> _Excerpted passage_
Fully non-blocking distributed bucket #326

muldrik · 2022-11-08T09:33:12Z

muldrik
Nov 8, 2022

Hello, @vladimir-bukhtoyarov! I like the library a lot, however I can't figure out whether a few scenarios can be achieved with current features. If not, I would be grateful for any guidance to how I should implement these on top of existing source code without getting intimidated. I have been battling these for weeks, and I really tried my best before posting this.

Q1:

I have a distributed system and I have chosen Ignite as my cache cluster (I suppose not relevant, could be any other). There are no sticky-sessions, and the load isn't always evenly distributed

This is what I want the workflow to be like:

A tryConsume() or tryConsumeAndReturnRemaining() request comes in.
It should be always served locally
If at least N milliseconds had passed since the last synchronization of this bucket, then make an async request to update the value (batching all local changes that have piled up). The request is still served instantly (locally), but when the async part completes, the bucket silently updates.

I have found Optimization.delaying, which does almost exactly that. However, if I understand it correctly, there is a huge difference - it returns a CompletableFuture, and if the bucket sees that it is time to synchronize, the future won't be completed for the entire synchronization time.

I cannot afford these kinds of delays, and I want the actual cluster update to be issued behind the scenes (and the local bucket be updated as it completes), but the local value to be always instantly returned from tryConsume().

> _Task to complete_
Set down, word for word, the part of the non-blocking bucket post starting with "I cannot afford" and going on through "returned from tryConsume().". Rely only on the non-blocking bucket post for what follows.

> _Given records_
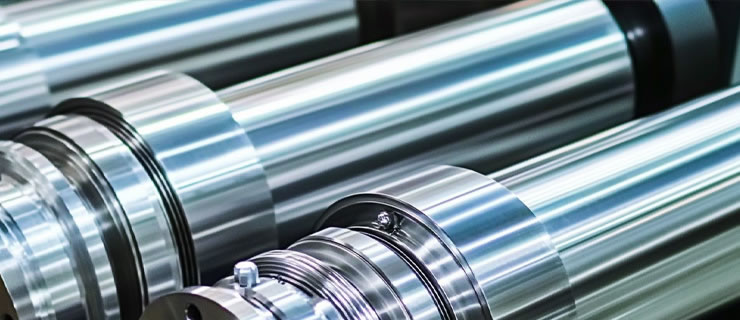 高精密電主軸軸承 高精密電主軸軸承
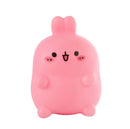 Luz da Lua – Kit DIY com Materiais de Pintura | Atividade Criativa para o Dia das Crianças, Escolas e Pais & Filhos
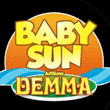 Logo di BABY SUN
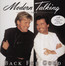 Back For Good - Modern Talking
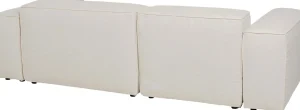 Divano Kalua 2-posti Outdoor Linen - KARE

> _Solution below_
I cannot afford these kinds of delays, and I want the actual cluster update to be issued behind the scenes (and the local bucket be updated as it completes), but the local value to be always instantly returned from tryConsume().